Fragmento de texto:
╭──
El trato con Albert, quien abusa de
las comparaciones entre Argentina y Europa y suele aconsejar a su interlocutor
con un “lo que deberíais hacer aquí”, es el nudo del relato. Pero la narración
es la construcción de esa Rosario “ajena” en la que Eduardo Almohada intenta
ganarse la vida.
Hay una escena, tras un encuentro con
Albert, en la que Almohada, huyendo de sus diatribas contra los Kirchner y el
desprolijo modo de vida argentino, se mete en la pasarela de un edificio en
construcción –“como una liebre que escapaba en mitad de la noche del reflector
de su cazador”– y las maderas amplifican sus pasos.
Esa imagen, la del rosarino que se
mete por el costado de una obra en construcción para huir del catalán
indiscreto, farfullador y aparatoso, que esgrime su origen europeo como la cura
al gran mal nacional, nos recuerda de algún modo al Charly (Carlos Monzón) de Soñar,
soñar (Leonardo Favio, 1976), quien va tras la vida de saltimbanqui de
otro europeo, Gian
Franco Pagliaro. Lo europeo visto como tentación y meta, como algo a seguir
pero que sólo puede perder al protagonista en la desgracia o el ridículo –otra
gran novela argentina de fines de los 90, El
desierto y su semilla, de Jorge
Baron Biza, sintetizó con maestría ese derrotero presente en gran parte de
la narrativa nacional del siglo XX.
La fábula que le cuenta un verosímil
buda una noche de Año Nuevo, más la leve expectativa amorosa del joven Almohada
por una muchacha que desea desde la adolescencia son también los motores de la
novela, cuya carretera es la calle Corrientes, entre el bajo contra el río y la
plaza Sarmiento, algunos rincones entre la avenida Wheelwright y la bajada
Sargento Cabral: una Rosario transfigurada, enajenada por la verborragia del
editor catalán.
╰──
Consigna A: Cambia "soccer cleat" por "football boot" en las filas y reprodúcelas sin ningún otro cambio. Empieza en la fila que contiene "Is the man in" y llega hasta la última fila, ambas incluidas.
Consigna B: Prosigue el fragmento sobre la novela protagonizada por Eduardo Almohada a partir de donde termina.
Las filas no tienen relación alguna con el fragmento.

Datos proporcionados:
╭──
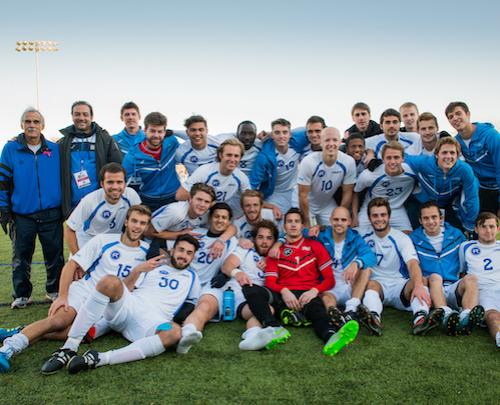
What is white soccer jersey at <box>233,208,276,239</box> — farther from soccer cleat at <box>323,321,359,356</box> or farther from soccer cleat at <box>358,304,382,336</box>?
soccer cleat at <box>323,321,359,356</box>

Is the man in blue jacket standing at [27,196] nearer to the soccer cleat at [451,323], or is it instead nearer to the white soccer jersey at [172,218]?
the white soccer jersey at [172,218]

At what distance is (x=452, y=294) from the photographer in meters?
4.07

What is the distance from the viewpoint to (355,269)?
4.14 m

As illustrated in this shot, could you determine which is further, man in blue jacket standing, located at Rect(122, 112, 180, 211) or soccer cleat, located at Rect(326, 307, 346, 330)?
╰──
Respuesta A:
Is the man in blue jacket standing at [27,196] nearer to the football boot at [451,323], or is it instead nearer to the white soccer jersey at [172,218]?
the white soccer jersey at [172,218]

At what distance is (x=452, y=294) from the photographer in meters?
4.07

What is the distance from the viewpoint to (355,269)?
4.14 m

As illustrated in this shot, could you determine which is further, man in blue jacket standing, located at Rect(122, 112, 180, 211) or football boot, located at Rect(326, 307, 346, 330)?

Respuesta B:
Los autores
Siegrist (Rosario, 1976) lleva un
diario. Nos lo confiesa un día en el chat de Gmail. Su texto, el de Destrucción total, “es más es como un desguace
del diario a favor de la ficción”. El diario desaparece en la construcción de
la novela, que participó del primer concurso de novela breve de la Editorial
Municipal de Rosario, en 2013, donde fue jurado Damián Ríos –director de la
editorial que la editó– y recomendó su publicación.
Alzari (Junín, 1979) hizo
la carrera de Letras en Rosario. El nombre original de la novela iba a ser “Lo
que deberíais hacer aquí”, según el latiguillo de Albert, a quien cedimos
–quienes tuvimos trato con él– entre 2006 y 2010 una importante cantidad de
tiempo para escucharlo discurrir sobre el infortunio de vivir en Argentina. La
novela de Alzari también se propone impartir cierta justicia (poética, desde
luego) para esas horas perdidas.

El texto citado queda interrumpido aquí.